Temporada ciclónica

Más vale prevenir

ORFILIO PELÁEZ
pelaez@granma.cip.cu

Bajo la perspectiva de tener una cantidad de organismos tropicales con nombre próxima a la media anual de diez, de los cuales dos ya surgieron en el mes de mayo, la temporada ciclónica comienza hoy de manera oficial en nuestra área geográfica conformada por el Atlántico norte, el Golfo de México, y el Mar Caribe.

Definidos como un sistema de bajas presiones, donde los vientos giran alrededor del centro en sentido contrario a las manecillas del reloj en el hemisferio norte, acompañados de una extensa área de nublados con fuerte actividad de lluvias y tormentas, los ciclones tropicales se clasifican de acuerdo a la velocidad de sus vientos máximos sostenidos, promediados en un minuto.

Reciben la denominación de depresión tropical cuando estos son inferiores a 63 kilómetros por hora; tormenta tropical si oscilan entre 63 y 117 km/h, y pasan a ser huracán en el momento de igualar o superar los 118 km/h.

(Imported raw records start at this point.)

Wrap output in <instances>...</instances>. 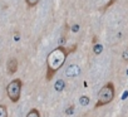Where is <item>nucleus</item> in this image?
I'll use <instances>...</instances> for the list:
<instances>
[{
  "instance_id": "obj_1",
  "label": "nucleus",
  "mask_w": 128,
  "mask_h": 117,
  "mask_svg": "<svg viewBox=\"0 0 128 117\" xmlns=\"http://www.w3.org/2000/svg\"><path fill=\"white\" fill-rule=\"evenodd\" d=\"M68 52L64 47H58L46 58V81H50L54 74L63 67L64 62L67 59Z\"/></svg>"
},
{
  "instance_id": "obj_2",
  "label": "nucleus",
  "mask_w": 128,
  "mask_h": 117,
  "mask_svg": "<svg viewBox=\"0 0 128 117\" xmlns=\"http://www.w3.org/2000/svg\"><path fill=\"white\" fill-rule=\"evenodd\" d=\"M114 92H116L114 84L112 82H108L107 84H104L98 93V102H97L96 107H100V106L110 103L114 98Z\"/></svg>"
},
{
  "instance_id": "obj_3",
  "label": "nucleus",
  "mask_w": 128,
  "mask_h": 117,
  "mask_svg": "<svg viewBox=\"0 0 128 117\" xmlns=\"http://www.w3.org/2000/svg\"><path fill=\"white\" fill-rule=\"evenodd\" d=\"M22 87H23V82H22L19 78L12 81V82L6 86V94H8L9 99H10L13 103L19 102L20 94H22Z\"/></svg>"
},
{
  "instance_id": "obj_4",
  "label": "nucleus",
  "mask_w": 128,
  "mask_h": 117,
  "mask_svg": "<svg viewBox=\"0 0 128 117\" xmlns=\"http://www.w3.org/2000/svg\"><path fill=\"white\" fill-rule=\"evenodd\" d=\"M6 69H8L9 74H14L18 71V61H16V58H10V59L8 61Z\"/></svg>"
},
{
  "instance_id": "obj_5",
  "label": "nucleus",
  "mask_w": 128,
  "mask_h": 117,
  "mask_svg": "<svg viewBox=\"0 0 128 117\" xmlns=\"http://www.w3.org/2000/svg\"><path fill=\"white\" fill-rule=\"evenodd\" d=\"M80 72V69H79V67H77V66H72V67H69L68 68V71H67V74L70 77H73V76H77L78 73Z\"/></svg>"
},
{
  "instance_id": "obj_6",
  "label": "nucleus",
  "mask_w": 128,
  "mask_h": 117,
  "mask_svg": "<svg viewBox=\"0 0 128 117\" xmlns=\"http://www.w3.org/2000/svg\"><path fill=\"white\" fill-rule=\"evenodd\" d=\"M26 117H40V112H39L36 108H33V109H30V111L28 112Z\"/></svg>"
},
{
  "instance_id": "obj_7",
  "label": "nucleus",
  "mask_w": 128,
  "mask_h": 117,
  "mask_svg": "<svg viewBox=\"0 0 128 117\" xmlns=\"http://www.w3.org/2000/svg\"><path fill=\"white\" fill-rule=\"evenodd\" d=\"M64 81H58L56 83H55V89L58 91V92H62L63 89H64Z\"/></svg>"
},
{
  "instance_id": "obj_8",
  "label": "nucleus",
  "mask_w": 128,
  "mask_h": 117,
  "mask_svg": "<svg viewBox=\"0 0 128 117\" xmlns=\"http://www.w3.org/2000/svg\"><path fill=\"white\" fill-rule=\"evenodd\" d=\"M0 117H8V109L4 104H0Z\"/></svg>"
},
{
  "instance_id": "obj_9",
  "label": "nucleus",
  "mask_w": 128,
  "mask_h": 117,
  "mask_svg": "<svg viewBox=\"0 0 128 117\" xmlns=\"http://www.w3.org/2000/svg\"><path fill=\"white\" fill-rule=\"evenodd\" d=\"M25 2H26V5L29 8H33V7H35L39 3V0H25Z\"/></svg>"
},
{
  "instance_id": "obj_10",
  "label": "nucleus",
  "mask_w": 128,
  "mask_h": 117,
  "mask_svg": "<svg viewBox=\"0 0 128 117\" xmlns=\"http://www.w3.org/2000/svg\"><path fill=\"white\" fill-rule=\"evenodd\" d=\"M102 45H98V44H94V48H93V50H94V53L96 54H99L100 52H102Z\"/></svg>"
},
{
  "instance_id": "obj_11",
  "label": "nucleus",
  "mask_w": 128,
  "mask_h": 117,
  "mask_svg": "<svg viewBox=\"0 0 128 117\" xmlns=\"http://www.w3.org/2000/svg\"><path fill=\"white\" fill-rule=\"evenodd\" d=\"M76 49H77V44H74V45H72V47H69V48L67 49V52H68V54H69V53H73V52H74Z\"/></svg>"
},
{
  "instance_id": "obj_12",
  "label": "nucleus",
  "mask_w": 128,
  "mask_h": 117,
  "mask_svg": "<svg viewBox=\"0 0 128 117\" xmlns=\"http://www.w3.org/2000/svg\"><path fill=\"white\" fill-rule=\"evenodd\" d=\"M114 3H116V0H109V3H108L107 5H104V8H103V10H107V9H108V8H109V7L112 5V4H114Z\"/></svg>"
},
{
  "instance_id": "obj_13",
  "label": "nucleus",
  "mask_w": 128,
  "mask_h": 117,
  "mask_svg": "<svg viewBox=\"0 0 128 117\" xmlns=\"http://www.w3.org/2000/svg\"><path fill=\"white\" fill-rule=\"evenodd\" d=\"M122 58H123V59H124L126 62H128V49H127V50H124V53H123Z\"/></svg>"
},
{
  "instance_id": "obj_14",
  "label": "nucleus",
  "mask_w": 128,
  "mask_h": 117,
  "mask_svg": "<svg viewBox=\"0 0 128 117\" xmlns=\"http://www.w3.org/2000/svg\"><path fill=\"white\" fill-rule=\"evenodd\" d=\"M88 97H80V102H82V104H87L88 103Z\"/></svg>"
}]
</instances>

En el caso específico de los huracanes, existe la llamada escala Saffir-Simpson que los divide en cinco categorías. Así son de categoría 1 aquellos cuyos vientos máximos sostenidos abarcan de 118 a 153 km/h; categoría 2 de 154 a 177; categoría 3 entre 178 y 209; categoría 4 de 210 a 250, y categoría 5, si superan los 250 km/h.

Pueden tener un diámetro de hasta 800 kilómetros o más, de ahí que su área de influencia no se puede ceñir al punto marcado por el centro en el mapa.

En términos de efectos, los rangos mencionados no son absolutos, pues a veces huracanes categoría 1 y 2, incluso tormentas tropicales y hasta depresiones, pueden causar daños significativos en dependencia de las características del lugar por donde pasen, velocidad de traslación y los totales de lluvia que produzcan.

Más allá del comportamiento previsto para la actual temporada (dentro del rango de lo normal o quizás ligeramente por debajo), lo esencial descansa en estar realmente preparados con antelación para enfrentar cualquier contingencia.

Solo así puede protegerse de manera más efectiva la vida humana y disminuir al máximo posible los daños a la economía.

Los análisis de las experiencias derivadas del azote de los huracanes Gustav, Ike y Paloma en el 2008, sacaron a la luz un grupo de insuficiencias que contribuyeron a incrementar la magnitud de los perjuicios, como fue el incumplimiento de las normas técnicas en la colocación de las estructuras y aseguramiento de los techos, y la falta de sistematicidad en la limpieza de drenajes, alcantarillas, zanjas y canales, entre otras acciones preventivas.

Tales lecciones del pasado ratifican una vez más la conveniencia de ser previsores. 

Nombres de los ciclones tropicales del 2012:

Alberto, Beryl, Chris, Debby, Ernesto, Florence, Gordon, Helene, Isacc, Joyce, Kirk, Leslie, Michael, Nadine, Oscar, Patty, Rafael, Sandy, Tony, Valerie y William.